One for the globetrotters amongst you, Paul Rigby takes a gander at the world’s music festivals 

Title: A Music Lover’s Guide to the Festivals You Need To Know

Author: Oliver Keens

Price: £18.99

Pages: 224

Publisher: Frances Lincoln 

Over the Summer, as Lockdowns ceased, many of us had and still have itchy feet, especially as there may be some live music in the offering. Possibly. With a following wind.

And if that’s the case then this book, sitting between that tough, Flexi-type of outer binding, will be a guide.  

I said it would be a guide. I didn’t say it would be a useful guide. And maybe “guide” is pushing it. It might be a guide for some but the cover information leaves a lot of loopholes unfilled. So you don’t really know what you’re letting yourself in for. I could say the same about the content. 

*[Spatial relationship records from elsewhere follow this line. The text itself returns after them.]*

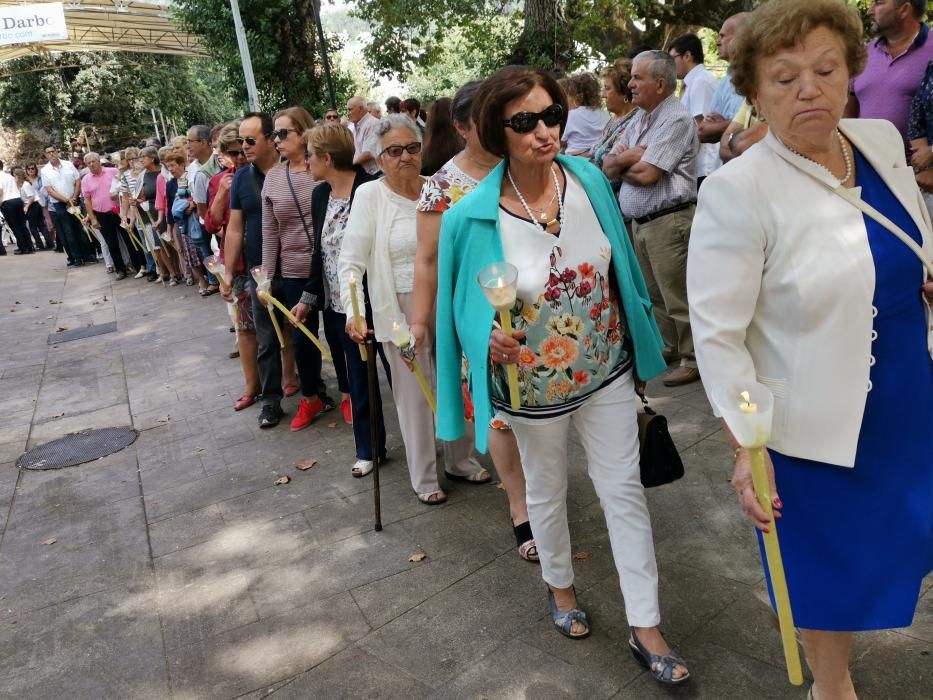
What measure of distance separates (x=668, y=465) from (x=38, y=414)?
20.6 ft

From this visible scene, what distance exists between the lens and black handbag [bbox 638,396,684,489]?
9.59ft

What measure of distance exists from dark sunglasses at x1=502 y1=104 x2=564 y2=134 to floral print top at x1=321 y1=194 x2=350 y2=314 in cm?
217

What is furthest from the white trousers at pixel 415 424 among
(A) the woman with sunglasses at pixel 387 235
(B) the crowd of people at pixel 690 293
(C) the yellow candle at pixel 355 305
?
(C) the yellow candle at pixel 355 305

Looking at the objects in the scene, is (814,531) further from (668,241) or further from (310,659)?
(668,241)

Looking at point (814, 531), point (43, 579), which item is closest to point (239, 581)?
point (43, 579)

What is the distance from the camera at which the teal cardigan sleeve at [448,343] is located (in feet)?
9.42

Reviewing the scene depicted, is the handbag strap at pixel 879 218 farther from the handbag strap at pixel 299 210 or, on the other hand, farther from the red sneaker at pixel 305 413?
the red sneaker at pixel 305 413

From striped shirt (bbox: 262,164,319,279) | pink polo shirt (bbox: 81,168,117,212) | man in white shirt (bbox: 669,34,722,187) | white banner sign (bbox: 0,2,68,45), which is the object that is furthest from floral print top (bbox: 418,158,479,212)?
white banner sign (bbox: 0,2,68,45)

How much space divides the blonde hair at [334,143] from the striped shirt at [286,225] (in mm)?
621

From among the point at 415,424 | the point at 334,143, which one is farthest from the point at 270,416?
the point at 334,143

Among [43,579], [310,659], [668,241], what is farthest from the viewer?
[668,241]

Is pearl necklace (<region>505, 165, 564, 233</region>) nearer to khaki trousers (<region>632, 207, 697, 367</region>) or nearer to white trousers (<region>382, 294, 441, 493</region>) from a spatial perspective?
white trousers (<region>382, 294, 441, 493</region>)

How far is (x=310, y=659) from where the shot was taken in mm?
3254

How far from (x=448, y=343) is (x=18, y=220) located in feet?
63.5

Firstly, is this a book about legendary festivals? Is this a history book? To an extent. Although it doesn’t go far enough. 

Is it a guide to current festivals? A sort of Rough Guide to festivals in terms of where to go and what to do? To an extent. Although it doesn’t go far enough. 

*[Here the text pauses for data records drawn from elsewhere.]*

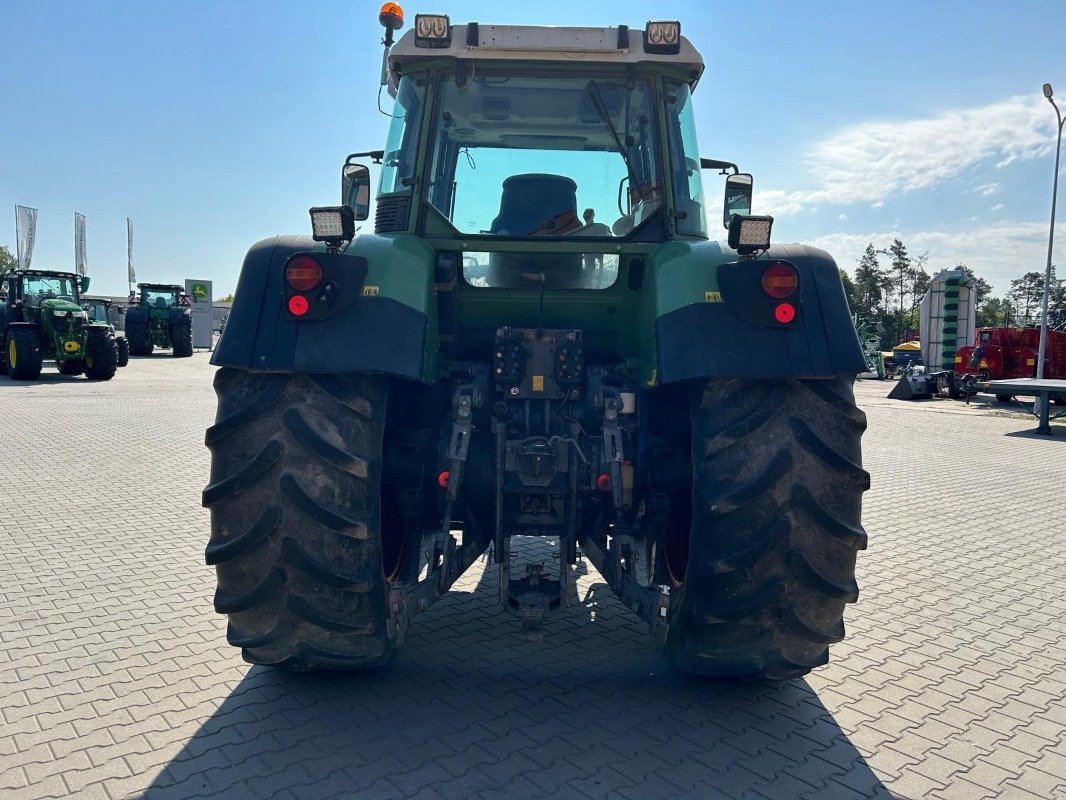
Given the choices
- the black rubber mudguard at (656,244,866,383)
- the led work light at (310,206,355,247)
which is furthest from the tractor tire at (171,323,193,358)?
the black rubber mudguard at (656,244,866,383)

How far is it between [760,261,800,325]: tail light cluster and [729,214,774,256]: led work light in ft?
0.35

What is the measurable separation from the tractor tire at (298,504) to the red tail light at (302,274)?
0.32 metres

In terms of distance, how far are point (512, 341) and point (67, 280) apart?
78.6 ft

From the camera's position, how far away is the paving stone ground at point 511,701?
9.41 feet

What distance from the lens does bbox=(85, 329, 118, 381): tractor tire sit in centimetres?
2072

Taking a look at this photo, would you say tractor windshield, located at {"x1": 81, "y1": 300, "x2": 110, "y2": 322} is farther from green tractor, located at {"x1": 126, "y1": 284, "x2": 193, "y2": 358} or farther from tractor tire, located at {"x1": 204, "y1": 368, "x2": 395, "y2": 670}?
tractor tire, located at {"x1": 204, "y1": 368, "x2": 395, "y2": 670}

So, taking an example, if you look at Woodstock – the legendary occasion that took place in the USA, in 1969 – this is a historical piece. No more than that. It offers nothing to the active festival visitor, of course. In fact, you waste time flicking past it every time you want to get to Glastonbury, for example.

More than that, the information assigned to Woodstock is mostly banal, regurgitated hack copy. Also, if there didn’t happen to be an on-page scan of the tickets, I’d still have no idea exactly what dates Woodstock occupied. 

Just over two pages of text and a little over two pages of colour images and a substandard, rather spurious data file entitled About The Festival gave me, as a fan of historical festivals, absolutely nothing at all in terms of information or spectacle. 

Other historical festivals suffer too while many others failed to even make the book. Where’s the UK’s Tribal Gathering, for example? 

OK, what about current festivals then? Festivals that are still active and doing their thing? At random, let’s take Rock in Rio which sounds rather exotic and is illustrated by a close up of Freddie Mercury to show that big names appear (appeared) there. 

Well, apart from the large, single image of Freddie, you’re given a single page of text. Why does Rio get a total of two pages while Donington’s Download gets six? 

That wouldn’t matter if the entry included useful background, some practical hints, contacts, dos and don’t, anecdotes from past events and artists, travel information and a hundred other points I could think of but don’t have the word count to print here. 

But no. None of that is featured here. Only information I might find on the back of a sauce bottle while sipping the jet fuel coffee they serve in a typical boteco.

And why are the Festivals By Country and Festivals by Month lists stuck at the back of the book? They should be up front by the contents page in large, friendly colourful fonts, indexed by quick-access page tabs.

The issue with this book is that it falls between two stools. It’s neither a history book nor is it a practical guide. Hence, its target audience is a moving target. It is certainly a beautifully produced publication, offers jaunty and colourful images and is bound to withstand coffee table perusing. That is where Festivals should live. On your coffee table.